I know that a life in the sciences is not the only place I can find meaning, of course. And a job can just be a job—it does not have to be for some higher purpose in of itself. I would argue, though, that we all seek out some deeper connection and larger purpose through the groups we make part of our life, whether that is an occupation, hobby, religion, or something else. Sometimes it is not as direct of a link as “doing what you love,” but it is there, somewhere in our lives. I think this is one of the essential purposes of the larger entities we each subscribe to: it provides a backdrop, context, a greater purpose to all the “smaller” things we must do.

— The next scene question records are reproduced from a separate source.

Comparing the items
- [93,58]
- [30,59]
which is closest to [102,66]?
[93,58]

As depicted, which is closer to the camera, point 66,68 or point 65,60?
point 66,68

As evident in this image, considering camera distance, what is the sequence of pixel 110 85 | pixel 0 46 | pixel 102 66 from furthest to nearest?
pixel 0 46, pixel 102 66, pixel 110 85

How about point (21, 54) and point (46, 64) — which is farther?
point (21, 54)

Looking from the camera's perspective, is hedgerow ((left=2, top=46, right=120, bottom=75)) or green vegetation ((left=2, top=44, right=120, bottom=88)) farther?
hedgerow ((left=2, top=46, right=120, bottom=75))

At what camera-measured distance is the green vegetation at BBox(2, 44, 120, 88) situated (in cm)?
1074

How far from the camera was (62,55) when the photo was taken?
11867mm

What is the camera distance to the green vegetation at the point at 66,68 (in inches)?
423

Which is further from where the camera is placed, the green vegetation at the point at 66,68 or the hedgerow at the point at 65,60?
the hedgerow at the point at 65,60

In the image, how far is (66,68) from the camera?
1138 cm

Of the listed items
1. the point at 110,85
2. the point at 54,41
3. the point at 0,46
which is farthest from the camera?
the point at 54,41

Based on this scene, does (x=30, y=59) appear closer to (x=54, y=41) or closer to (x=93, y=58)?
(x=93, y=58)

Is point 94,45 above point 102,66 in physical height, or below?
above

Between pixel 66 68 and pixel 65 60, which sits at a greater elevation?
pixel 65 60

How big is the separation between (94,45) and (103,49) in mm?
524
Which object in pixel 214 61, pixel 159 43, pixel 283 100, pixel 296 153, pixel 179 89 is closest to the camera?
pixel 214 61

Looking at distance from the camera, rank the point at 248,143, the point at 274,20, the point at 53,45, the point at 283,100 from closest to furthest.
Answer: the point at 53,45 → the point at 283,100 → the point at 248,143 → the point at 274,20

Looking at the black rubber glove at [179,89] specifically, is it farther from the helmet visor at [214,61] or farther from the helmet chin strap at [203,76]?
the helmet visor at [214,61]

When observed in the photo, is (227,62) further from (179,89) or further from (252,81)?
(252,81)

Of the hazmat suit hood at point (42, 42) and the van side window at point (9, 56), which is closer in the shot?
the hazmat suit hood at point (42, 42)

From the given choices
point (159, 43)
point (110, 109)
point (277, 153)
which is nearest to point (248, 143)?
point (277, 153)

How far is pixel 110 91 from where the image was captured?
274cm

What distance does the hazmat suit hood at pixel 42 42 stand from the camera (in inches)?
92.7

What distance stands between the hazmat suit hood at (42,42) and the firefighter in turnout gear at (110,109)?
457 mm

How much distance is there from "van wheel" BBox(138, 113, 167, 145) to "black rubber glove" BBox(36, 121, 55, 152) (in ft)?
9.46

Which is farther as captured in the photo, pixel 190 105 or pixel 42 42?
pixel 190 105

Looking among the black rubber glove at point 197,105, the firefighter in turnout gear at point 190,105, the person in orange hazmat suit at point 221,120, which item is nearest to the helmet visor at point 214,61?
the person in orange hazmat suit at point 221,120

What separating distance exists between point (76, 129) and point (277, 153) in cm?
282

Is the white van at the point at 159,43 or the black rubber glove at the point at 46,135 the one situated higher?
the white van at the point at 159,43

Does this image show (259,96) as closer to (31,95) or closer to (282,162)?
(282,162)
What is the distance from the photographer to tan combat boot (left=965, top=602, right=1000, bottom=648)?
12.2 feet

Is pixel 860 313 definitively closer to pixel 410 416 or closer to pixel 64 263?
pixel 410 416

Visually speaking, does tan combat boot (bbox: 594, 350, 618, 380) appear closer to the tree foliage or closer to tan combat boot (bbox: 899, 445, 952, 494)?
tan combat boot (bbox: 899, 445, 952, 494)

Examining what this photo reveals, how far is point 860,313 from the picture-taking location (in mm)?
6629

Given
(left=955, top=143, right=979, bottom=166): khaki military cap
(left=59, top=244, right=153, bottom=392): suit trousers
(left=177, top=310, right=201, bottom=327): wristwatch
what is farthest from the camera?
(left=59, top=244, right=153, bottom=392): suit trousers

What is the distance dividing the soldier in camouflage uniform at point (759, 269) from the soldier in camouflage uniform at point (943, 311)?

With the biggest of these communities and directions gone from my life I am left both free and lost. Now any project I want to undertake is under the lens of Purpose and Impact, of making something Worthwhile and Lasting. But there is the difficult path of innumerable small steps, starts and stops, failures, and all the hard work between here and There. Suddenly all I can see is the final destination and it is utterly overwhelming. Something great will not come from nothing, but that something has become a fixation. Paralyzed by the freedom to take any step in any direction, I stand still.
Ultimately it is a fortunate situation to be in, but how do I take advantage of this opportunity, rather than squander it? One of my biggest fears is to waste this chance, to let it become another “what if,” to let laziness and excuses win out and never actually do anything. There is a myriad of resources on how to tackle large projects, advice from the giants I want to emulate on how to keep going, to expect and thrive on the many failures that come first. Ultimately, though, my problem is indeed existential. If I choose to define myself by what I hope to accomplish then all of this doubt, uncertainty, fear — this burden — comes with the territory. It is my decision though, one that I am so very lucky to be able to make. It is by choice that I take this on with both the hubris that perhaps I can succeed and live up to my lofty ideals, and the fear that I probably will not. I will take all of that over the regret I will face if I do not even try.
An existential crisis, hounding me every day, then. I must conquer my paralysis and use this crisis to find my way, to live and do now rather than later.
My thanks to Brandon, Aoife, Richard, and Gulnaz for reading and commenting on an earlier draft of this essay.